AWS LambdaでドキュメントをOCRする方法

チャクニット・ビン

2023年11月21日

更新済み 2024年12月17日

共有:

Translated

View the article in English

この記事は、IronOCRを使用してAWS Lambda関数を設定するためのステップバイステップガイドを提供します。このガイドに従うことで、IronOCRの設定方法とS3バケットに保存されているドキュメントを効率的に読み取る方法を学ぶことができます。

AWS LambdaでドキュメントをOCRする方法

ドキュメントでOCRを実行するためのC#ライブラリをダウンロード
プロジェクトテンプレートを作成して選択する
FunctionHandlerコードを修正する
プロジェクトの構成とデプロイ
関数を呼び出して、S3で結果を確認します

インストール

この記事では S3 バケットを使用するため、AWSSDK.S3 パッケージが必要です。

IronOCR ZIPを使用する場合、一時フォルダを設定することが重要です。

var awsTmpPath = @"/tmp/";
IronOcr.Installation.InstallationPath = awsTmpPath;
IronOcr.Installation.LogFilePath = awsTmpPath;

var awsTmpPath = @"/tmp/";
IronOcr.Installation.InstallationPath = awsTmpPath;
IronOcr.Installation.LogFilePath = awsTmpPath;

Dim awsTmpPath = "/tmp/"
IronOcr.Installation.InstallationPath = awsTmpPath
IronOcr.Installation.LogFilePath = awsTmpPath

$vbLabelText $csharpLabel

今日から無料トライアルでIronOCRをあなたのプロジェクトで使い始めましょう。

最初のステップ:

AWS Lambdaプロジェクトを作成する

Visual Studioを使用すれば、コンテナ化されたAWS Lambdaの作成は簡単なプロセスです。

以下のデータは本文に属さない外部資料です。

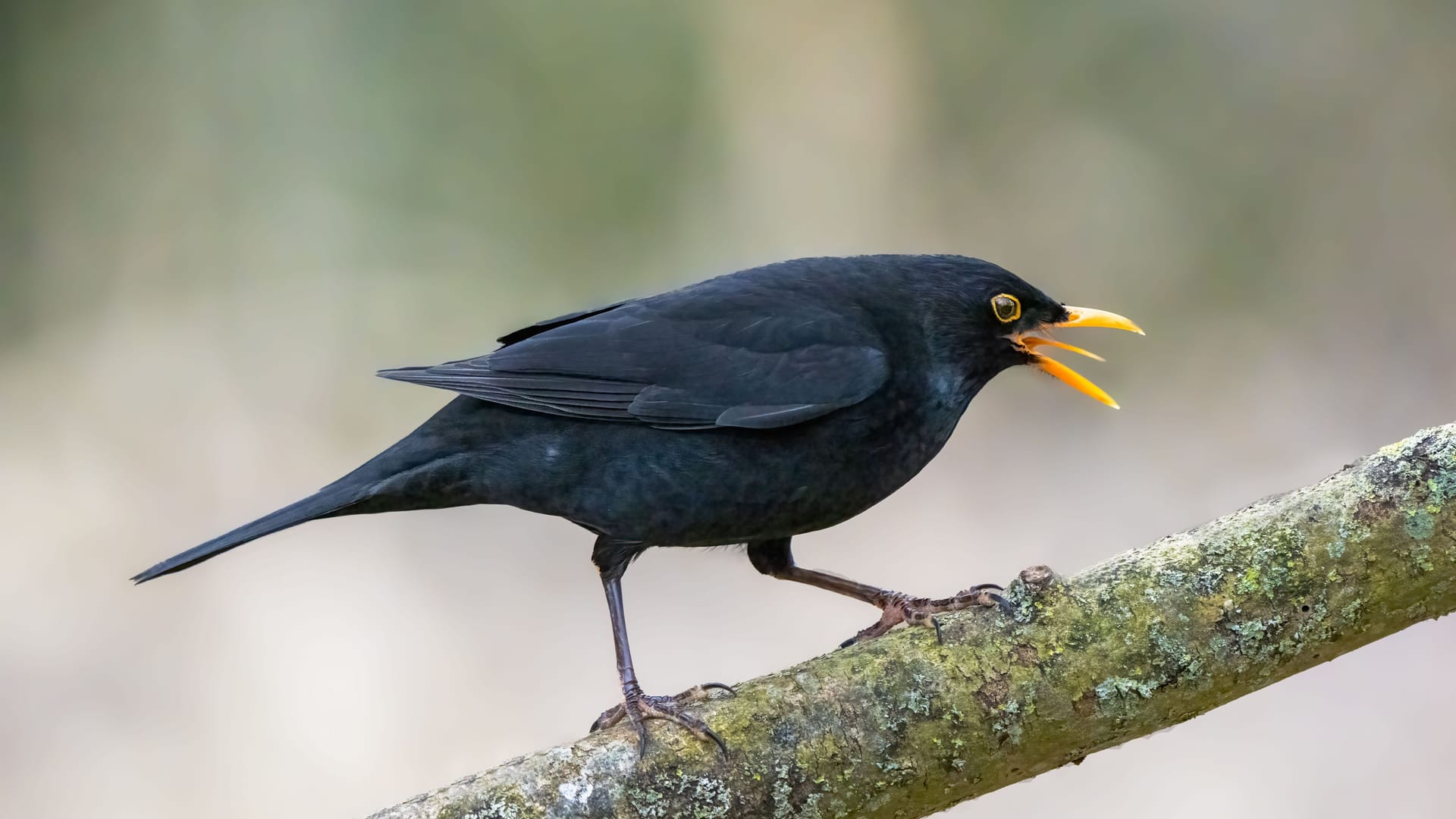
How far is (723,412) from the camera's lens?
10.2 ft

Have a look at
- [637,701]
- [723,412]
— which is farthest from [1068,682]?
[723,412]

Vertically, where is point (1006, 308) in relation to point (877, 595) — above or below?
above

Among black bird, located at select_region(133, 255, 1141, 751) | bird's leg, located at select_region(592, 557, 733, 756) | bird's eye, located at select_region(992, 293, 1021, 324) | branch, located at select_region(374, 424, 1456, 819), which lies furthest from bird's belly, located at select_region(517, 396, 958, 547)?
branch, located at select_region(374, 424, 1456, 819)

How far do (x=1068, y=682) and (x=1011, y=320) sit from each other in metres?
1.10

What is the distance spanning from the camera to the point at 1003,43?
24.6 ft

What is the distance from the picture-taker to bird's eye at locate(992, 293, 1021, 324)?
3262mm

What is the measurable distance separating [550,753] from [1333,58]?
6.62 meters

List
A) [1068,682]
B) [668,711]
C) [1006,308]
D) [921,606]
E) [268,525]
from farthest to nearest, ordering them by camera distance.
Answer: [1006,308], [921,606], [268,525], [668,711], [1068,682]

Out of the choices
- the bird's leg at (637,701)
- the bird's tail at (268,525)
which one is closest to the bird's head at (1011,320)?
the bird's leg at (637,701)

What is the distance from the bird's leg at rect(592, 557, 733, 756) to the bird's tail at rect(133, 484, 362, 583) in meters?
0.74

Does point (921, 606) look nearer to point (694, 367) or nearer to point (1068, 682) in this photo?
point (1068, 682)

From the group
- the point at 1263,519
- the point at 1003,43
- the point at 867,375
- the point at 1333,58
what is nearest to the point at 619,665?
the point at 867,375

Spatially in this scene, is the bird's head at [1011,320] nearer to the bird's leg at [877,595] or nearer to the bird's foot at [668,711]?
the bird's leg at [877,595]

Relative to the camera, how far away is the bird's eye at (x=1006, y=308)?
10.7ft
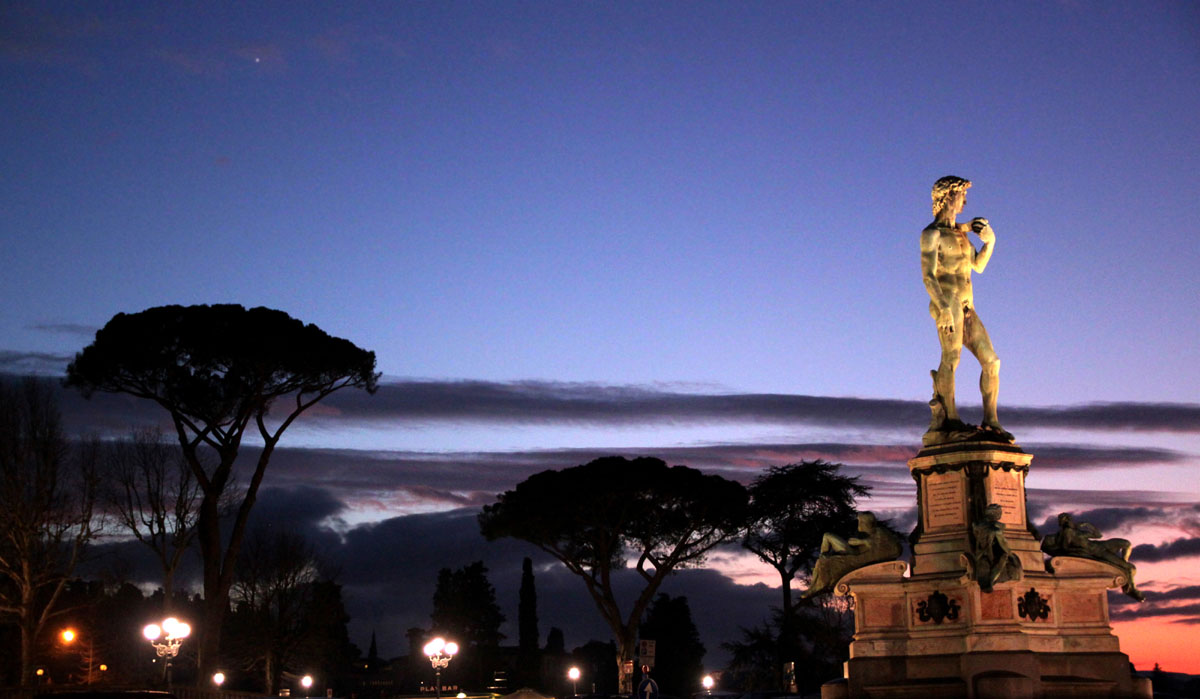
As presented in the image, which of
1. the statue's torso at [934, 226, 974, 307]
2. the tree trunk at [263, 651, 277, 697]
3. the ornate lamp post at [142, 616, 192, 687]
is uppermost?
the statue's torso at [934, 226, 974, 307]

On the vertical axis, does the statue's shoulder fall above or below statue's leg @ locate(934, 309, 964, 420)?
above

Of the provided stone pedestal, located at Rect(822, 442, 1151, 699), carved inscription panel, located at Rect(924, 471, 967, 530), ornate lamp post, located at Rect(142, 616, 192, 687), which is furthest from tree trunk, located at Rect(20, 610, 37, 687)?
carved inscription panel, located at Rect(924, 471, 967, 530)

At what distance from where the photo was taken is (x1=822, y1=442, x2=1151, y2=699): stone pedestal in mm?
15391

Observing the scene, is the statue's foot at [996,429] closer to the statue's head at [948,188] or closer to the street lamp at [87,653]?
the statue's head at [948,188]

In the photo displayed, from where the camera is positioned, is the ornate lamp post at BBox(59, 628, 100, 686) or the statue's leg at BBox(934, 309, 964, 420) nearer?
Result: the statue's leg at BBox(934, 309, 964, 420)

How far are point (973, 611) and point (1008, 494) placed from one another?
5.60 ft

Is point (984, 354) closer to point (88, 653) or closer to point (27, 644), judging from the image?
point (27, 644)

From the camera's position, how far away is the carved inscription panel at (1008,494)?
639 inches

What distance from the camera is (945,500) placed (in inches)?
650

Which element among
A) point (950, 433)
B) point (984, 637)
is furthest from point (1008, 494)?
point (984, 637)

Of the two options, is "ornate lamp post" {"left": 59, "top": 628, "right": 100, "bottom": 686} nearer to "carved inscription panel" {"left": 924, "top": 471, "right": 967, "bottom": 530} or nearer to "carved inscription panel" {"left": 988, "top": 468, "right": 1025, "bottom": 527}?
"carved inscription panel" {"left": 924, "top": 471, "right": 967, "bottom": 530}

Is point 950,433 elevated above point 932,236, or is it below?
below

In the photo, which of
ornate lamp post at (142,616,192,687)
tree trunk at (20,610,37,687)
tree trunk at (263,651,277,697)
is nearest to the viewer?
ornate lamp post at (142,616,192,687)

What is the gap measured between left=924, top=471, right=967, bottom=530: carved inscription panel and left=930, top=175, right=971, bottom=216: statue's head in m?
3.88
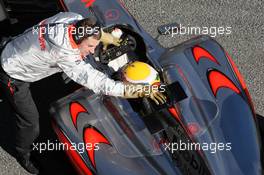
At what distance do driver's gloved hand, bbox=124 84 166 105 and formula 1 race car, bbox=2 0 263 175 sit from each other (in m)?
0.07

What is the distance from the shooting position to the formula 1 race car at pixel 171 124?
4488 mm

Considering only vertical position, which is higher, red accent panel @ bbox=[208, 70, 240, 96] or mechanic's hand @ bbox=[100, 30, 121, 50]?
mechanic's hand @ bbox=[100, 30, 121, 50]

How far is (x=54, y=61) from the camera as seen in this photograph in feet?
15.0

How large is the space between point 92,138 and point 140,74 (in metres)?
0.70

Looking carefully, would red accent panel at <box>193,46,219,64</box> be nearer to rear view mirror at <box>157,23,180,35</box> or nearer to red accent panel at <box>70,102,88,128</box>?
rear view mirror at <box>157,23,180,35</box>

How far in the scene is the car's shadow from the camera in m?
5.57

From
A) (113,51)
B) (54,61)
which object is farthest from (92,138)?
(113,51)

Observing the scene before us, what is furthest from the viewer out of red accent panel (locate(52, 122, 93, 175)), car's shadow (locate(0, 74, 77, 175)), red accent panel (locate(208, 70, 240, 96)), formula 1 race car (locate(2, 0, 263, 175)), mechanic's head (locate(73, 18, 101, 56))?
car's shadow (locate(0, 74, 77, 175))

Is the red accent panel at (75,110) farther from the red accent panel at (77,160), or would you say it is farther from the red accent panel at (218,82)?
the red accent panel at (218,82)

AWS Toolkit for Visual Studioをインストールしてください
'AWS Lambda Project (.NET Core - C#)'を選択します
「.NET 8 (コンテナイメージ)」のブループリントを選択し、「終了」を選択します。

パッケージ依存関係を追加する

.NET 8でIronOCRライブラリを使用する際、AWS Lambdaでの使用には追加の依存関係をインストールする必要はありません。プロジェクトのDockerfileを次のように変更します。


FROM public.ecr.aws/lambda/dotnet:8

# 必要なパッケージをインストールする

RUN dnf update -y

作業ディレクトリ /var/task

# このCOPYコマンドは、ホストマシンからイメージ内に.NET Lambdaプロジェクトのビルドアーティファクトをコピーします。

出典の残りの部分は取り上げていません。